◆ Your assignment: A verbatim transcript of the data that follows, free of images, is the expected result.

◆ Source material:

* * *

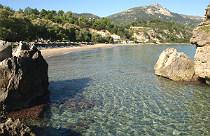 Porto Zoro beach Vassilikos Zakynthos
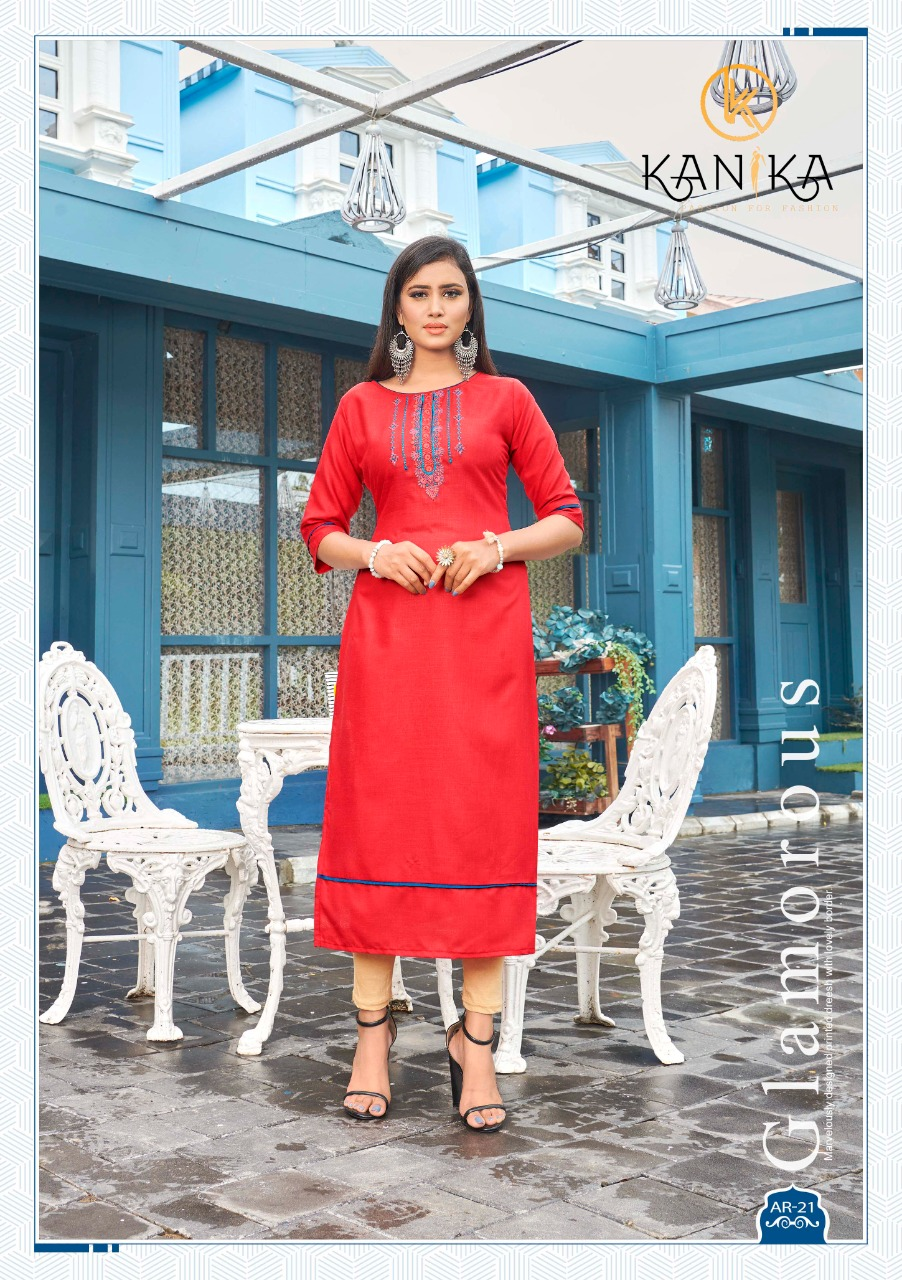 Kanika Anuroop Vol 3 Kurti Wholesale Catalog 10 Pcs 4 - Kanika Anuroop Vol 3 Kurti Wholesale Catalog 10 Pcs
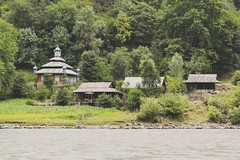 Kashmir (Ayeshadows) Tags: kashmir wood houses mosque mountains corn fields river neelam huts tinroof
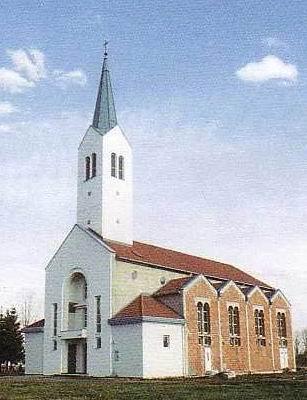 Svilaj_zupna crkva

* * *

◆ Response to the exercise:
 Porto Zoro beach Vassilikos Zakynthos
 Kanika Anuroop Vol 3 Kurti Wholesale Catalog 10 Pcs 4 - Kanika Anuroop Vol 3 Kurti Wholesale Catalog 10 Pcs
 Kashmir (Ayeshadows) Tags: kashmir wood houses mosque mountains corn fields river neelam huts tinroof
 Svilaj_zupna crkva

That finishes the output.